11. Comme indiqué au point 3 du présent jugement, M. D n'établit, par les pièces qu'il produit, ni qu'il exerce effectivement et régulièrement le droit de visite et d'hébergement qui lui a été attribué à l'égard de son enfant, ni qu'il contribue de manière régulière à l'entretien et à l'éducation de celui-ci. Par suite, le moyen tiré de la méconnaissance des dispositions du 5° de l'article L. 611-3 du code de l'entrée et du séjour des étrangers et du droit d'asile doit être écarté.
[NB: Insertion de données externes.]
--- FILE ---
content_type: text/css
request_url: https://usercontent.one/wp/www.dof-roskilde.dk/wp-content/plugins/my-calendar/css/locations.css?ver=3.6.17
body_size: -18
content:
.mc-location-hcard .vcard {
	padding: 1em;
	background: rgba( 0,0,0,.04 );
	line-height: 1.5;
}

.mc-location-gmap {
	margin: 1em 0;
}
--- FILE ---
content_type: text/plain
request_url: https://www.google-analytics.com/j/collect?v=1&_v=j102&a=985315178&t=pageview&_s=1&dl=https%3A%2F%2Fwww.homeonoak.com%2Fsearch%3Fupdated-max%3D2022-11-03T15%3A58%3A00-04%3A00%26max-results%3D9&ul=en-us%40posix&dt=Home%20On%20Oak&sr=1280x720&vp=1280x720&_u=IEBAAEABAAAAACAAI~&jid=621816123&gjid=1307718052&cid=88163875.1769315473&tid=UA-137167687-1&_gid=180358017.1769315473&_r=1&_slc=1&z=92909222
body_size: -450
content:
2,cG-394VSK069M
12. En troisième et dernier lieu, pour les mêmes motifs que ceux exposés aux points 3 et 7 du présent jugement, le moyen tiré de la méconnaissance des stipulations de l'article 3-1 de la convention internationale relative aux droits de l'enfant ne peut être qu'écarté.

13. Il résulte de tout ce qui précède que M. D n'est pas fondé à demander l'annulation de l'arrêté du 17 février 2022 par lequel le préfet de la Haute-Garonne lui a refusé le renouvellement de son titre de séjour et la délivrance d'une carte de résident, lui a fait obligation de quitter le territoire français dans un délai de trente jours et a fixé le pays de destination de son renvoi. Par voie de conséquence, ses conclusions aux fins d'injonction sous astreinte et celles tendant à l'application de l'article L. 761-1 du code de justice administrative doivent également être rejetées.

D E C I D E :

Article 1er : La requête de M. D est rejetée.

Article 2 : Le présent jugement sera notifié à M. A G D et au préfet de la Haute-Garonne.

Délibéré après l'audience du 30 novembre 2022 à laquelle siégeaient :

M. Sorin, président,

M. Hecht, premier conseiller,

Mme Pétri, conseillère.

Rendu public par mise à disposition au greffe le 5 janvier 2023.

Le président-rapporteur,

T. C

L'assesseur le plus ancien dans l'ordre du tableau,

S. HECHT

La greffière,

F. LE GUIELLAN

La République mande et ordonne au préfet de la Haute-Garonne, en ce qui le concerne ou à tous commissaires de justice à ce requis en ce qui concerne les voies de droit commun contre les parties privées, de pourvoir à l'exécution de la présente décision.